From the Association of International Educators (NAFSA) for Tuesday, May 26. Professor Muhammad Yunus will speak at the event between 4:15 and 6:00pm:
Open to All Registrants The visionary founder of the Grameen Bank, Professor Muhammad Yunus leads a global network aimed at ending poverty around the world. Recognized alongside the bank "for their efforts to create economic and social development from below" with the 2006 Nobel Peace Prize, his ideas couple capitalism with social responsibility and have changed the face of rural economic and social development forever.

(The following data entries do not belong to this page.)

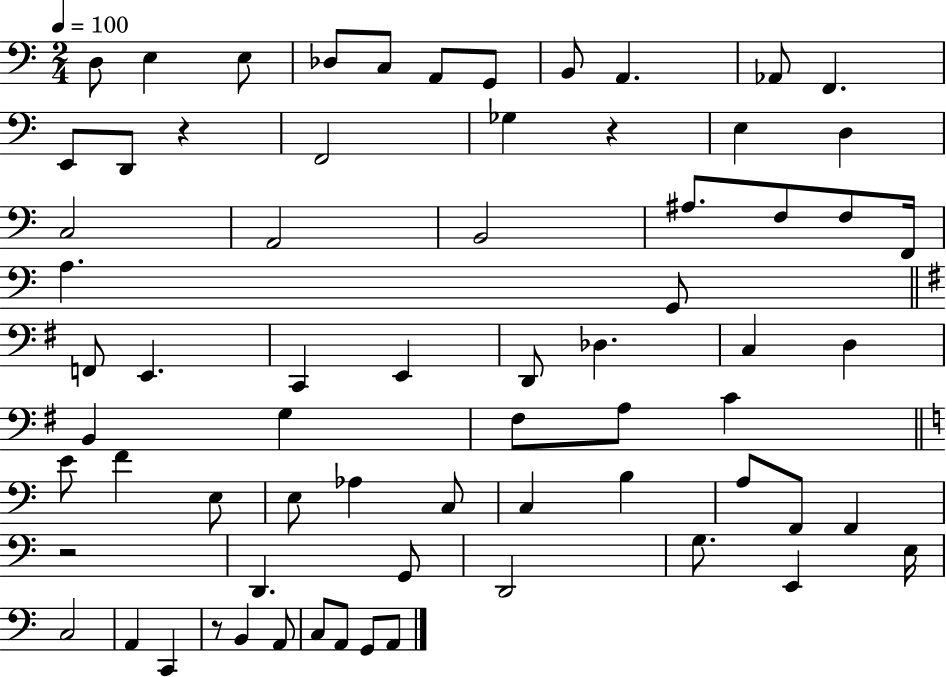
X:1
T:Untitled
M:2/4
L:1/4
K:C
D,/2 E, E,/2 _D,/2 C,/2 A,,/2 G,,/2 B,,/2 A,, _A,,/2 F,, E,,/2 D,,/2 z F,,2 _G, z E, D, C,2 A,,2 B,,2 ^A,/2 F,/2 F,/2 F,,/4 A, G,,/2 F,,/2 E,, C,, E,, D,,/2 _D, C, D, B,, G, ^F,/2 A,/2 C E/2 F E,/2 E,/2 _A, C,/2 C, B, A,/2 F,,/2 F,, z2 D,, G,,/2 D,,2 G,/2 E,, E,/4 C,2 A,, C,, z/2 B,, A,,/2 C,/2 A,,/2 G,,/2 A,,/2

As a Fulbright Scholar at Vanderbilt University, Professor Yunus received his Ph.D. in Economics in 1969. Later that year, he became an assistant professor of Economics at Middle Tennessee State University, before returning to Bangladesh where he joined the Economics Department at Chittagong University.

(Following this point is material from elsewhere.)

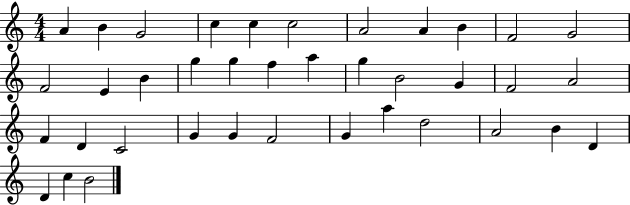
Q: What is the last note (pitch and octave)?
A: B4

Professor Yunus is responsible for many innovative programs benefiting the rural poor. In 1974, he pioneered the idea of Gram Sarker as a form of local government based on the participation of rural people, which was adopted by the Bangladeshi government in 1980. In 1978, he received the president's award for his work on Tebhaga Khamar, a system of cooperative three-share farming embraced by the Bangladeshi government in 1977. He received the Independence Day Award, Bangladesh's highest honor, in 1987.

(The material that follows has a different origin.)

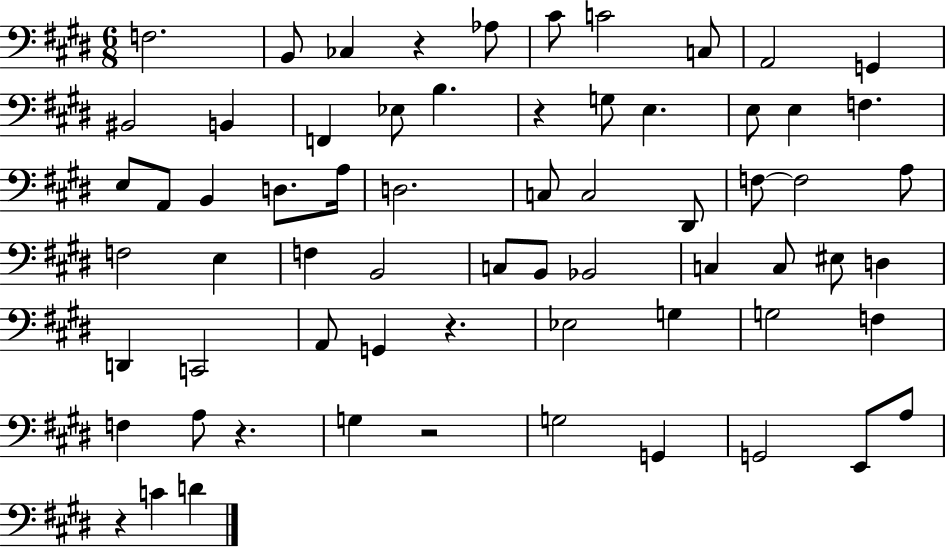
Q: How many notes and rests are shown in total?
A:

Professor Yunus's work has led to his appointment to several United Nations commissions and advisory groups—especially those dealing with women's economic empowerment. Yunus has also worked with many organizations dealing with education, population, health, disaster prevention, banking, and development programs. Professor Yunus sits on the International Council of Ashoka Foundation, the global network of social entrepreneurs, and is a member of The Elders, a group of global peacemakers organized by Nelson Mandela.
An accomplished writer, Professor Yunus is the author of Banker to the Poor: Micro-Lending and the Battle Against World Poverty and Creating a World Without Poverty: Social Business and the Future of Capitalism.